こんな訳ですから、岩登りとなるとさらに人口は減ります。は
っきりした数字は解りませんが、1000人以下ではないので
しょうか?有名な岩場は台北の陽明山と龍洞です。もちろん可
能性のある場所はいくらでもあるのですが、だいたいこのよう
な遊びをする人は台北に住む人なので結果的に台湾北部に限定
されるのでしょう。
陽明山には行く機会が無かったので、どんな所か解りません。
台北の登山用具店(台湾唯一のクライミング専門店)で知り合
ったクライマーの話では、それほど規模も大きくはなく、練習
用ゲレンデの様だとの事でした。
龍洞は正確には龍洞南口と言う岩場で有名な港町「基隆」の南
側に位置しています。
非常に良く侵食された花崗岩の崖が約1km続いています。
どういう分類にすればよいのか迷いますが、もう何でもあるの
です。フェース、前傾壁、クラック....高度も5mから6
0mまで様々。主要な崖の下には棚状に岩場が続くので、取り
付きも大変楽でした。私は午後に着いたのでクライマーには会
えず、一人だったのでロープも使えず、6−10m程の前傾壁
だけ攀じて来ました。
後で近所の大学の山岳部に行ってトポを貰いました。かなりの
数のル−トが作られていて、下は5.1?から5.13まで多
彩です。(5.1−5.5等と言うル−トがある事からして少
々胡散臭い!5.11や5.12に関してもどんなものか?と
にかく人口が少ないのとナショナリティ−と言うことで勘弁)
よほどタイミングが悪くてもこの規模では混むことはありえな
いし、出来れば2−3日腰を据えて楽しみたいところです。
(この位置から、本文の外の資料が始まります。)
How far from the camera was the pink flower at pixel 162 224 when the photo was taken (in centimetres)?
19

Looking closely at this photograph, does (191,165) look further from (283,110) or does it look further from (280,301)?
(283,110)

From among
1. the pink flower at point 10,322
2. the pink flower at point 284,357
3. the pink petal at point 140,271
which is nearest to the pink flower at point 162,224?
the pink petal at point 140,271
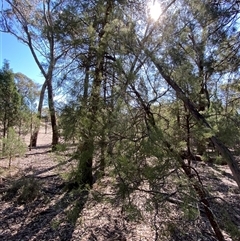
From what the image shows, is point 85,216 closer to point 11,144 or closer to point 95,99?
point 95,99

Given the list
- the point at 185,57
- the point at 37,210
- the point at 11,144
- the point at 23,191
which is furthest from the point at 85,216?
the point at 11,144

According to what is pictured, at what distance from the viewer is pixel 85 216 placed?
138 inches

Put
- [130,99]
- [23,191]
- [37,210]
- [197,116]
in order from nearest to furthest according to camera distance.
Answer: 1. [130,99]
2. [197,116]
3. [37,210]
4. [23,191]

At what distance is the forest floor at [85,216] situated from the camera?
2475mm

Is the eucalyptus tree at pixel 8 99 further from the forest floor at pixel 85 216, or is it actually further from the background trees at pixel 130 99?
the background trees at pixel 130 99

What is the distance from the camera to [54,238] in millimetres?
3100

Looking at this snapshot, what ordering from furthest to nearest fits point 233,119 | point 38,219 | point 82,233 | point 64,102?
point 38,219 → point 82,233 → point 233,119 → point 64,102

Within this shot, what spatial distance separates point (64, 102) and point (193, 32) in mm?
2468

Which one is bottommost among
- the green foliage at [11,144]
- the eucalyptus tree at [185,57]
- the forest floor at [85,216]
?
the forest floor at [85,216]

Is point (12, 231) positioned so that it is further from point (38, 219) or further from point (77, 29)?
point (77, 29)

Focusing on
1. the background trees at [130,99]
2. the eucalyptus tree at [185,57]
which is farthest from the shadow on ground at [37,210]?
the eucalyptus tree at [185,57]

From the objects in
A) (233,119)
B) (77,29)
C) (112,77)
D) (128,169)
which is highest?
(77,29)

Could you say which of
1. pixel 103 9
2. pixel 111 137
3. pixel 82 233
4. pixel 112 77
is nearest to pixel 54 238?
pixel 82 233

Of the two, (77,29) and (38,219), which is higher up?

近
くにダイビングスポットがあって、台湾には珍しく近代的なビ
ジターセンターが出来ていて、シャワー等のサービスも便利で
す。
日本から3時間、航空運賃も安いと35000程、物価は安く
、適度に異国情緒もあり食べ物が美味しいばかりか岩もある。
結構いいところです。(長く住むとアラが見えて来ていやにな
るけど...)
他に、鶯歌岩(巨大な砂岩塊)とか尖石と言うところでも攀岩
(岩登りの中国名)しました。知名で選んで出かけると果たし
てその名の岩があるのです。誰も登ったことの無い所に登るの
は気持ちが良かったです。(ただし全てフリーソロ)
もし、さらに資料をご希望でしたらなんなりとご用命下さい。
私の周りには同好者が少ないのでさびしい限りです。